[Entradas proporcionadas]
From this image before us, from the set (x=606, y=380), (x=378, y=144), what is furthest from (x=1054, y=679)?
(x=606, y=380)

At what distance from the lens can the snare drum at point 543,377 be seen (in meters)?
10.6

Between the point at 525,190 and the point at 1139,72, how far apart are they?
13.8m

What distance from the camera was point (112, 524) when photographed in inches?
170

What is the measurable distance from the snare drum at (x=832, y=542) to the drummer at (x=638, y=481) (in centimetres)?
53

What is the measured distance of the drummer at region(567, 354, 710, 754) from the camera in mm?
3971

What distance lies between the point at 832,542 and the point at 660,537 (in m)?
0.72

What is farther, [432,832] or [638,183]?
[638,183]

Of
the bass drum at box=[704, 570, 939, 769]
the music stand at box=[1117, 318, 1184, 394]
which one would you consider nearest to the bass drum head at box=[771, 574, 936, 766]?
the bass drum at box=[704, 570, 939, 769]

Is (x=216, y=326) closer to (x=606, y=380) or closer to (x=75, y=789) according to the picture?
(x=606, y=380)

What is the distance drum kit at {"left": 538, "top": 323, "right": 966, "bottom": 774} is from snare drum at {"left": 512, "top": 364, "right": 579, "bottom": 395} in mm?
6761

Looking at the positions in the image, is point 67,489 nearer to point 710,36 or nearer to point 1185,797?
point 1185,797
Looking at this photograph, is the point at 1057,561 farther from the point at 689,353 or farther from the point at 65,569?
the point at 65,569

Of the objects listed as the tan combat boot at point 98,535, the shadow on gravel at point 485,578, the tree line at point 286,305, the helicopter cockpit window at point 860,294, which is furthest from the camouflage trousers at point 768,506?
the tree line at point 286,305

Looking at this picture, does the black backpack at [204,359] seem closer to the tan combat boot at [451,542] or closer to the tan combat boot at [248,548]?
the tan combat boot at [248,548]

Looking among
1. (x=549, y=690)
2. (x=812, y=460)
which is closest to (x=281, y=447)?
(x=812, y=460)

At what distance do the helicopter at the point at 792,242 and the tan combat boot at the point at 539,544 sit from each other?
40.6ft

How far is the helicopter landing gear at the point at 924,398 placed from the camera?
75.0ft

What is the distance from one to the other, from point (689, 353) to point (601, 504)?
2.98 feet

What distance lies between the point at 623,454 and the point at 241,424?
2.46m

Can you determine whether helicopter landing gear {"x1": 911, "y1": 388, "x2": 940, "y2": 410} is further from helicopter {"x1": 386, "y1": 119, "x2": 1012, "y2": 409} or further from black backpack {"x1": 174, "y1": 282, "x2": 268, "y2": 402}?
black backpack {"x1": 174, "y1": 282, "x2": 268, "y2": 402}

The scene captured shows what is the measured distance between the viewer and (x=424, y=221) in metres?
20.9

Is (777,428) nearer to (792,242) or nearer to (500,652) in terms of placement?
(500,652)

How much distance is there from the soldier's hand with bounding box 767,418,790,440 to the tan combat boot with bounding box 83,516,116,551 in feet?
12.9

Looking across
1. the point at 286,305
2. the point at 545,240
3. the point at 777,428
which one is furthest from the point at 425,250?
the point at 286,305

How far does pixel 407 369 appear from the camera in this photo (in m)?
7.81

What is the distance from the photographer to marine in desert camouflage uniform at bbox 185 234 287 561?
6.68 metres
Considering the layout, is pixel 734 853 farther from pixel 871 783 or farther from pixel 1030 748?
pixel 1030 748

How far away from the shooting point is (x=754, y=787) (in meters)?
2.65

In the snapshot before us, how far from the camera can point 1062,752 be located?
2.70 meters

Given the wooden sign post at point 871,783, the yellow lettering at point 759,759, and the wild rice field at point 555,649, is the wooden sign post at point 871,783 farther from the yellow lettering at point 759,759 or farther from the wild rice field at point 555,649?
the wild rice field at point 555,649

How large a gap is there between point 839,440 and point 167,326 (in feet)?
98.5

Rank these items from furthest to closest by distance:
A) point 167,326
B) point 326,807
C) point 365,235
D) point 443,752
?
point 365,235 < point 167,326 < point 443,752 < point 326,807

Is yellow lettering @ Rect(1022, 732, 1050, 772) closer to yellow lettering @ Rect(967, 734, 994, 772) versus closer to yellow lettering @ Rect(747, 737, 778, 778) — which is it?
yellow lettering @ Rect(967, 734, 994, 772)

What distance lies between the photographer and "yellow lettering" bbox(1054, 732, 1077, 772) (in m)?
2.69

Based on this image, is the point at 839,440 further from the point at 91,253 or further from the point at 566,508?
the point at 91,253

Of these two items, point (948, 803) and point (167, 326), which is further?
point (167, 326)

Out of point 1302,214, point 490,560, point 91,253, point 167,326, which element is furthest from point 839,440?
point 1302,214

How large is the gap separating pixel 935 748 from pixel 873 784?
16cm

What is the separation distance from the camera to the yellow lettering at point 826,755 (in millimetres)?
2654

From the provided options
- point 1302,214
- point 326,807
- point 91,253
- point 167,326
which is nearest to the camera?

[Detalles del problema] Reproduce sin cambios las líneas que van desde la que contiene "Considering the layout, is" hasta la última, ambas incluidas.

[Respuesta completa]
Considering the layout, is pixel 734 853 farther from pixel 871 783 or farther from pixel 1030 748?
pixel 1030 748

How far away from the shooting point is (x=754, y=787) (in meters)?
2.65

In the snapshot before us, how far from the camera can point 1062,752 be located?
2.70 meters

Given the wooden sign post at point 871,783, the yellow lettering at point 759,759, and the wild rice field at point 555,649, is the wooden sign post at point 871,783 farther from the yellow lettering at point 759,759 or farther from the wild rice field at point 555,649?
the wild rice field at point 555,649

How large a gap is there between point 839,440 and point 167,326 (in feet)?
98.5

Rank these items from furthest to closest by distance:
A) point 167,326
B) point 326,807
C) point 365,235
D) point 443,752
?
point 365,235 < point 167,326 < point 443,752 < point 326,807

Is yellow lettering @ Rect(1022, 732, 1050, 772) closer to yellow lettering @ Rect(967, 734, 994, 772) versus closer to yellow lettering @ Rect(747, 737, 778, 778) — which is it?
yellow lettering @ Rect(967, 734, 994, 772)

What distance lies between the photographer and "yellow lettering" bbox(1054, 732, 1077, 772) (in m)?
2.69

Based on this image, is the point at 839,440 further from the point at 91,253 or further from the point at 566,508?
the point at 91,253

Of these two items, point (948, 803) and point (167, 326), which is further?
point (167, 326)

Out of point 1302,214, point 490,560, point 91,253, point 167,326, which element is furthest from point 839,440?
point 1302,214

How large is the gap separating pixel 935 748 from pixel 873 784?
16cm

What is the separation distance from the camera to the yellow lettering at point 826,755 (in millimetres)?
2654

From the provided options
- point 1302,214
- point 326,807
- point 91,253
- point 167,326
which is nearest to the camera?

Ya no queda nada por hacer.